I can do it other ways if y'all really want the X% deal, but this seemed the cleanest (we can just replace the vocabularies in Index with Counter and there's barely any additional overhead). Also will have better haptics when experimenting. (It's more intuitive to me to think of 'let's try only 85% of the vocabularythani want vocbaulary that occurs more than 0.5% of the time.`

How to use

yoyodyne-train ......
--source_coverage=[0.0,1.0]| <- 1.0 is no opt\
--target_coverage=[0.0,1.0]| <- ditto
--features_coverage=[0.0,1.0] <- don't know why this will be used, but might as well

Args are passed to the datamodule class, then passed as optional arguments to _make_index, which just passes it down to SymbolMap instantiation.

kylebgorman commented 4 months ago

There are a ton of different ways one might specify an UNK threshold: positive or negative count, positive or negative % of corpus, positive or negative % of vocabularies.

It seems to me this is the least interpretable of the three, and is not what I had in mind for #161. Can I talk you down to doing it with counts instead? That's what's done in FairSeq and is the only one that I have seen prior code for in this domain; it certainly is the simplest. Exploring the options could be interesting but it seems low priority, and will necessarily result in a more complicated interface because those are either mutually exclusive (or have to be applied in some ordered fashion).

kylebgorman commented 4 months ago

Another possibility I want to put out there: we put all three ways of filtering into a (proper) fork of the repo, and you can experiment with them, figure out how to deal with the mutual exclusivity and/or ordering issues, maybe also figure out best practices (heck, why not write about it? the universe absolutely needs a paper about UNKing strategies for NNs) and merge it back in when you're ready. (This might justify separating the data loader fix even if it's semi-no-op.)

bonham79 commented 4 months ago

If we're okay with forking that's fine. I can also just do comparisons against random masking and just averaging the UNK embedding (the former I think will likely accomplish be the improvement imo). I'll do a roll back but can we at least merge these changes?

kylebgorman commented 4 months ago

Forks are great, so long as they get merged back in. ;)

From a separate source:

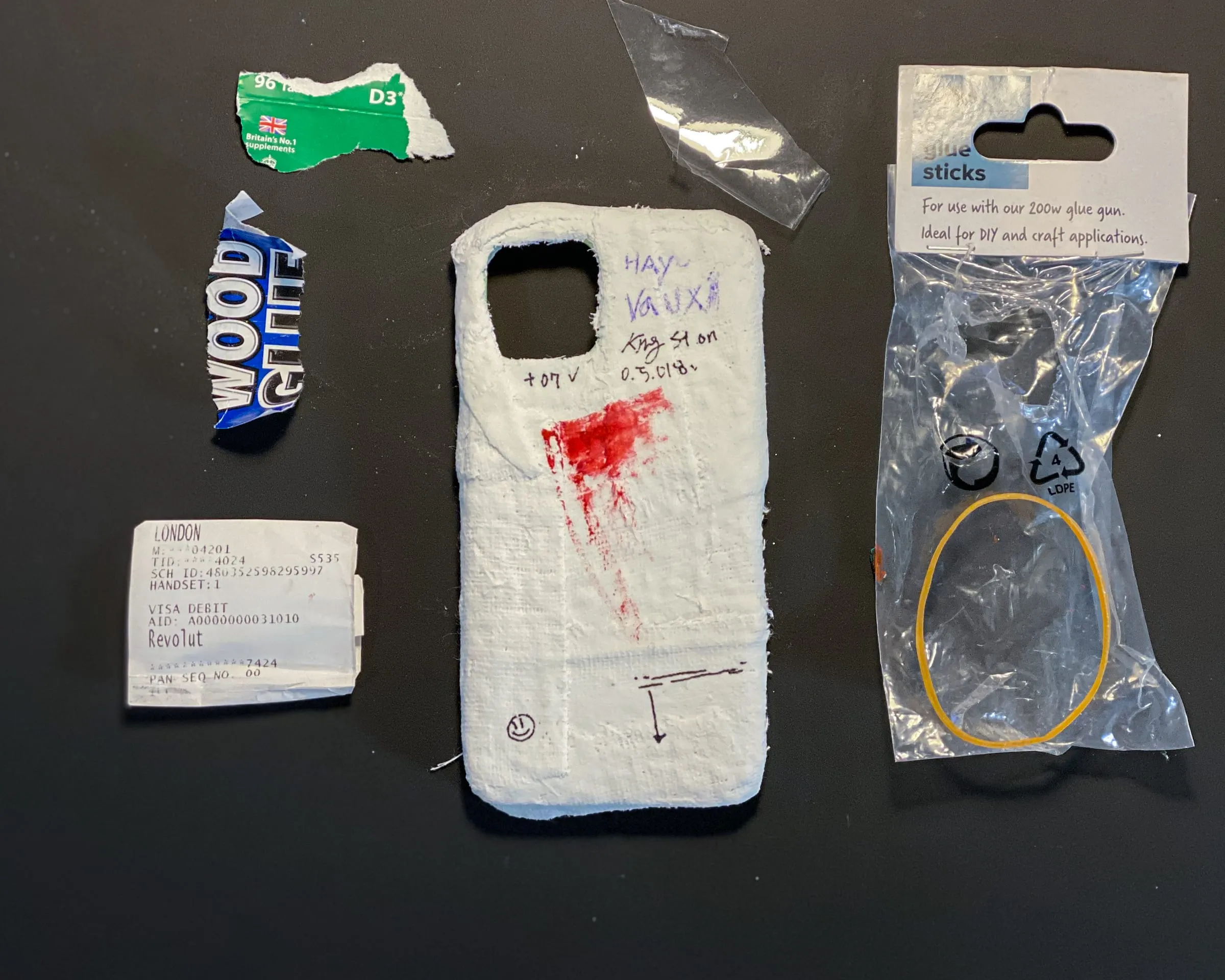 Hyeonchan JO Project Behind 2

Could you do the following?

I think then the contents of this PR should just be a change to the data loader (and associated one-line fix in transducer is also kosher), is my assumption correct?

bonham79 commented 4 months ago

Yep!

kylebgorman commented 4 months ago

@bonham79 ping when ready for review

bonham79 commented 4 months ago

@kylebgorman all checks pass and my changes are done.

bonham79 commented 4 months ago

Switched logging to just raising errors. Should at least make life easier on a debug.

bonham79 commented 4 months ago

So related to this pr: I'm realizing that this setup has a problem with evaluation. If the predict file is not passed at training, it means chars not present in train or dev but present in predict are going to be encoded as UNK by the dataloader. So predictions can be slightly off. (Shouldn't be a common occurence with our target tasks, but something to keep in mind.)

kylebgorman commented 4 months ago

I'm not sure I follow your last point. While you can create a data module with prediction data, it isn't used to build the index. So it doesn't matter if it's passed or not, you get the same index. I thought that was the point.

What then do you mean by "predictions can be slightly off"?

bonham79 commented 4 months ago

Ignore comment, I'm a bit overwork and I think my brain is a few stations late.

We can merge.

Adamits commented 4 months ago

Sorry im late to review. This LGTM though I saw one tiny thing I will open a PR for.